-------- Supplied entries

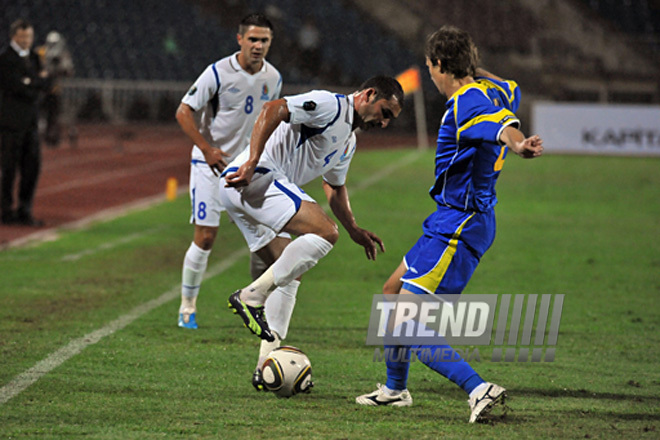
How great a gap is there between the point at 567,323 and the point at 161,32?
102 ft

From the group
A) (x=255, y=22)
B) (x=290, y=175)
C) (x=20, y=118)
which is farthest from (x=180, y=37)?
(x=290, y=175)

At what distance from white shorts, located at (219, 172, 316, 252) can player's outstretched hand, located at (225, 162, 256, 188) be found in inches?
7.9

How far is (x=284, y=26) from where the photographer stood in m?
36.3

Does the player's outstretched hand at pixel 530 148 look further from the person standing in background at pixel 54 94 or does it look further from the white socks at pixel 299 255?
the person standing in background at pixel 54 94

----------------

▸ **Directions**: Copy every item above word for word, leaving out the pictures.

▸ **Expected answer**:
How great a gap is there between the point at 567,323 and the point at 161,32?
102 ft

From the group
A) (x=255, y=22)
B) (x=290, y=175)
C) (x=20, y=118)
which is farthest from (x=180, y=37)?
(x=290, y=175)

At what distance from white shorts, located at (219, 172, 316, 252) can player's outstretched hand, located at (225, 162, 256, 188) be found in inches?
7.9

How far is (x=284, y=26) from where the photographer stood in m?
36.3

Does the player's outstretched hand at pixel 530 148 look further from the person standing in background at pixel 54 94 or does it look further from the white socks at pixel 299 255?
the person standing in background at pixel 54 94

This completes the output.